> **Prompt**
State how many lines in the entries below contain the word "recessed". Reply with the number alone.

> **Given data**
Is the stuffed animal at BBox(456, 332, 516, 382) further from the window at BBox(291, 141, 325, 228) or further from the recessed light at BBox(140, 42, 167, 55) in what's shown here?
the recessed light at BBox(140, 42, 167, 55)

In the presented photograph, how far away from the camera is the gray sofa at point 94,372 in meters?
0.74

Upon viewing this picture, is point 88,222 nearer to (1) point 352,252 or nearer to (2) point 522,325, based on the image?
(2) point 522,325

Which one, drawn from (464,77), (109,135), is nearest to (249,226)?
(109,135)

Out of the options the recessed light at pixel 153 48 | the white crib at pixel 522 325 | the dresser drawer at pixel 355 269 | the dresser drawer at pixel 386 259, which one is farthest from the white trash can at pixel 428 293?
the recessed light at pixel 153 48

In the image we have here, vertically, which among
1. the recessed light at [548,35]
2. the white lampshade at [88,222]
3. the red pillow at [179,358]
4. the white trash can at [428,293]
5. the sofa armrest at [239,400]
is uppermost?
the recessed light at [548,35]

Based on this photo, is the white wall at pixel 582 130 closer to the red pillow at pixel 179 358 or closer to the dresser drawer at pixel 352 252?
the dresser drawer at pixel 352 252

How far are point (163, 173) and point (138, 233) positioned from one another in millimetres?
---
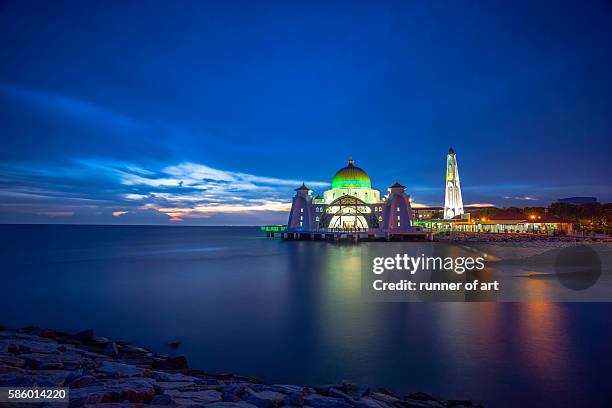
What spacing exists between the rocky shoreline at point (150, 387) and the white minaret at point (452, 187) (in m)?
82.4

> **Solution below**
6